The GenoGraph framework, developed for analysing genetic variants, provides a powerful tool for researchers and clinical geneticists. By identifying complex relationships among variants associated with breast cancer, it can support the discovery of novel genetic markers and improve the accuracy of genetic risk prediction models. This has potential implications for personalised screening, preventive strategies, and patient counselling.
The methods introduced in this research can be incorporated into clinical decision support systems, research pipelines, and educational platforms. Their emphasis on interpretability and reliability makes them suitable for real-world adoption, with the potential to improve diagnostic accuracy, reduce clinical workload, and contribute to more personalised and data-driven approaches to breast cancer care.
What are the key research methods and materials used in your doctoral research?
This research followed a problem-driven, application-oriented approach to develop and validate deep learning models for breast cancer risk assessment and outcome prediction across three key data modalities: mammographic imaging, digital pathology, and genetic variant analysis.
For mammographic imaging, a retrospective study was conducted using data from Kuopio University Hospital, where two expert radiologists helped generate 30,000 annotations from both institutional datasets and public repositories such as the Digital Database for Screening Mammography (DDSM). These mammograms, including mediolateral oblique (MLO) and craniocaudal (CC) views, were annotated with breast percentage density values, BI-RADS categories, and malignancy labels. In this doctoral research, two models are used: MTLSegNet, which utilises multitask learning for breast density estimation, and MV-DEFEAT, which employs evidential deep learning to classify mammogram findings while quantifying prediction uncertainty.
For digital pathology analysis, the study utilised hematoxylin and eosin (H&E) stained whole slide images (WSIs) of breast cancer tissue samples from open-access datasets, annotated for various nuclear cell types across tumour regions. Two models were developed: BayesNuSeg for Bayesian instance segmentation and CT-EMT for evidential multi-task learning, enabling automated nuclei segmentation and quantification to support reproducible cellular analysis while reducing pathologists' manual workload.
The genetic variant analysis component leveraged 1,500 genetic variants from institutional biobank repositories. The research implemented a novel graph-based contrastive learning framework called GenoGraph, which employed graph neural networks to model complex interactions between variants and uncover hidden genetic patterns associated with breast cancer susceptibility.

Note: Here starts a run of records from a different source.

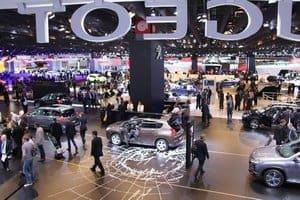 Новинки Парижского автосалона 2014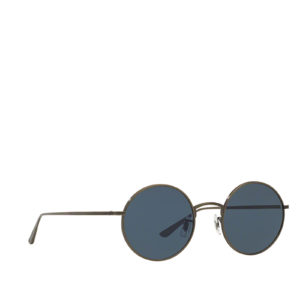 OLIVER PEOPLES AFTER MIDNIGHT OV1197ST 5253r5
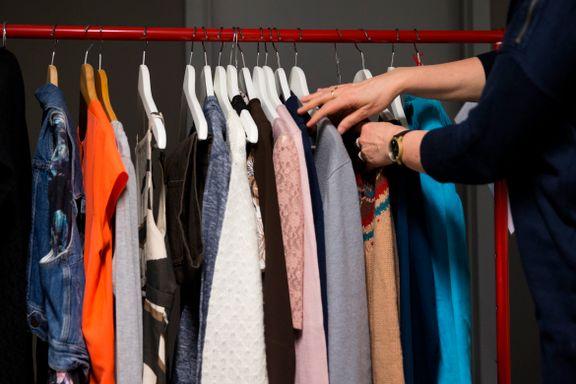 Aftenposten mener: Toll på klær bør fjernes helt
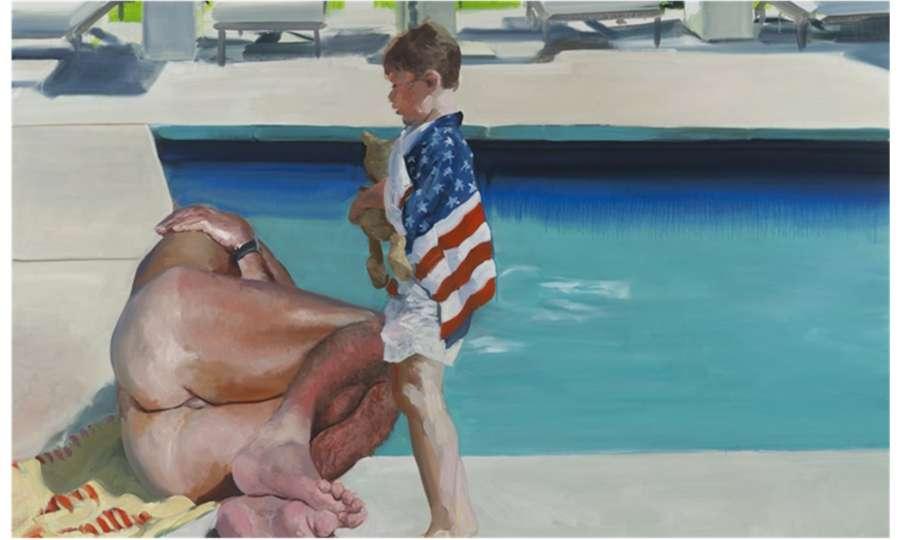La peinture n'est pas morte : de Balthus à Fischl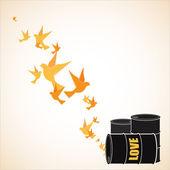 Ilustración vectorial abstracto de barriles y aves. — Vector de stock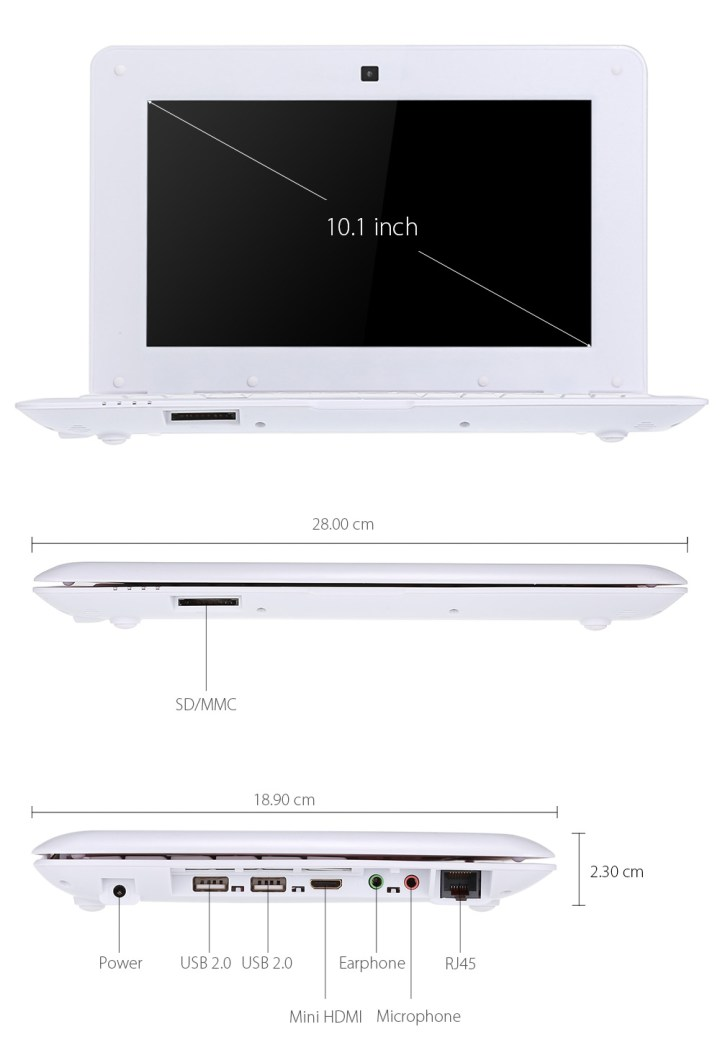 Generic TDD V101 512   10.1 Notebook   512MB+8GB Android 5.1   HDMI 3000mAh EU   White price in Nigeria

Throughout all studies, rigorous data preprocessing, model training, and hyperparameter tuning protocols were applied. Performance evaluation used standardised metrics including AUC, balanced accuracy, and uncertainty calibration scores. The research consistently prioritised interpretability, reproducibility, and clinical relevance to ensure the developed models could be effectively integrated into clinical workflows.
The doctoral dissertation of Naga Raju Gudhe, MSc, entitled A deep learning-driven approach for breast cancer risk and outcome prediction will be examined at the Faculty of Health Sciences. The Opponent in the public examination will be Associate Professor Pekka Ruusuvuori of the University of Turku, and the Custos will be Professor Arto Mannermaa of the 91. The public examination will be held in English.